The goal is exactly to turn the entire nation into a renter class society, with a few Oligarchs owning all the real estate (agricultural food production lands included), and then charge the renters as much as they can to keep them permanently poor.
This has been the goal of many Americans since early colonial times.
Many people wanted to mimic the King and Nobility system of Europe, and many still do.
Huge wealth disparity is created through many engineered tax favors, like the sick tax trick used by really wealthy people who claim only a small income, but they pull loans off the value of the stocks they own, and they can write off the interest rate.
So this bulk of money is largely untaxed. The system also encourages pump and dump schemes to impact stock valuations.
Large businesses often compensate their upper management by having the business purchase homes, cars, vacations, luxury items, cloths, golf packages, etc. for those in higher up management, and the company can write off those expenses.
This is yet another way that the Billionaires can live like Kings but pay very low taxes
Last I read, Billionaires pay about 3.5% on their asset valuation, and those tricks keep the taxes super low.

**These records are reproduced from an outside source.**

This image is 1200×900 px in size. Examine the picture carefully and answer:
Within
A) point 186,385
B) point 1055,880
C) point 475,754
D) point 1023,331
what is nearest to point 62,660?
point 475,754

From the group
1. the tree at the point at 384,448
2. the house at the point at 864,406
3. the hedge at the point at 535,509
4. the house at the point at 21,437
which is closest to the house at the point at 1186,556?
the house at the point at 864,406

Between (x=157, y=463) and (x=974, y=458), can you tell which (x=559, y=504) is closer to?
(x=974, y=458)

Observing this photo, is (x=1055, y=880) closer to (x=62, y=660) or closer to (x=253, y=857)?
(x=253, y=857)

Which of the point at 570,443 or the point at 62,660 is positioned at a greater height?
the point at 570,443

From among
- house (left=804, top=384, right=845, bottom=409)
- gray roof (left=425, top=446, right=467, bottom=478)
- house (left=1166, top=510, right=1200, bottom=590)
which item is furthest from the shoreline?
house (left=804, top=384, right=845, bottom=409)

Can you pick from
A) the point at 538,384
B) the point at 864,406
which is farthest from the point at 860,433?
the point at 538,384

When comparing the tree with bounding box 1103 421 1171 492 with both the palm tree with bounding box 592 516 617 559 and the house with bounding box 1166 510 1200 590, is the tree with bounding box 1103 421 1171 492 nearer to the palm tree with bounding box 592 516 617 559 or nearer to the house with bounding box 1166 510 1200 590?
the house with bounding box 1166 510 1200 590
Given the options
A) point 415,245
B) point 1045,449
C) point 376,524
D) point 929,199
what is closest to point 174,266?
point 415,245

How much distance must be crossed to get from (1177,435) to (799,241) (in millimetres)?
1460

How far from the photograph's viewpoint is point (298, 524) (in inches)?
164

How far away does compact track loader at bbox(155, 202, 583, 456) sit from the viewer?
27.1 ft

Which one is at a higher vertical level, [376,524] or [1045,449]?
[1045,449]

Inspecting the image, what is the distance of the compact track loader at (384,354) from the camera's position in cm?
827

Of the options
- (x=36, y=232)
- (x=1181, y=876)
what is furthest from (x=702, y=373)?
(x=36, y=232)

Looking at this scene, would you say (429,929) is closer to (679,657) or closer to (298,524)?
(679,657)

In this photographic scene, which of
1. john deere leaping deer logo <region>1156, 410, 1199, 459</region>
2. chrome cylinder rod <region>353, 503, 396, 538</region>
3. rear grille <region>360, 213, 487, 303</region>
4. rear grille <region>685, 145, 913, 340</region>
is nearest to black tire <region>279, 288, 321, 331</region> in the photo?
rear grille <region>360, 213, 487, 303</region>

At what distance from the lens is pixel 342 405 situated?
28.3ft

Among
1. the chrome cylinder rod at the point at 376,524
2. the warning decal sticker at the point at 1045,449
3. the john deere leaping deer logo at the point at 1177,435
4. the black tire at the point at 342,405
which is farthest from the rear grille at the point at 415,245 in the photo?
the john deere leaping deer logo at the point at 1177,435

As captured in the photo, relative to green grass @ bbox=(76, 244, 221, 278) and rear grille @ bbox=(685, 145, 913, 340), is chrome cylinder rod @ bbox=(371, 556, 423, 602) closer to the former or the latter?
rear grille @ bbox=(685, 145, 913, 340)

Extraction industries that lease Public Lands (minerals and resources owned by the Public) can “write off” a depletion for the resources that they extract!
Isn’t that crazy! We, the public, own those resources in common, yet the leasing extraction industry gets to take the depletion allowance and leave the site denuded (extracted) and less valuable.
Grazing on Public Lands is a shake down against Taxpayers. It costs only about $1.30 to graze a cow and calf for 1 month on Public Lands. If a livestock owner had to pay Private Land rates, it would cost $25 to $30 per month for that cow and calf.
So the Public (taxpayers) are being ripped off again. It’s also why burgers are still cheap due to massively ridiculous give-away subsidies on Public Lands. The Public then has to pay to clean up and repair the damages done, including water pollution and erosion from over-grazing.
Agricultural lands receive endless subsidies, including really cheap water. Most Ag property owners pay no taxes due to all their write offs. Water tables are being depleted by Ag operators, while entire towns go bust for lack of water and have to truck water in.
It’s insane. These Ag owners often play the fiddle of poverty while being very wealthy, that is particularly true in the mega-Ag state of California.
Trump’s 1st term resulted in Tariffs, and taxpayers had to pay out just under 1 Billion to farmers harmed by those tariffs, so the farmers had a safety net. Trump is set to repeat that process again. But most mid to small companies don’t and won’t get any subsidies to offset tariff costs, but farmers will. And even many farmers feel this system is corrupt.
If you wonder why the rich get so rich. Look to the unfair tax and credit systems that reward some, even guarantee profits with recurring yearly subsides, while the rest of us have to pay taxes and suffer the ups and downs of our businesses, without a dime of assistance from the government, and no safety net in bad years.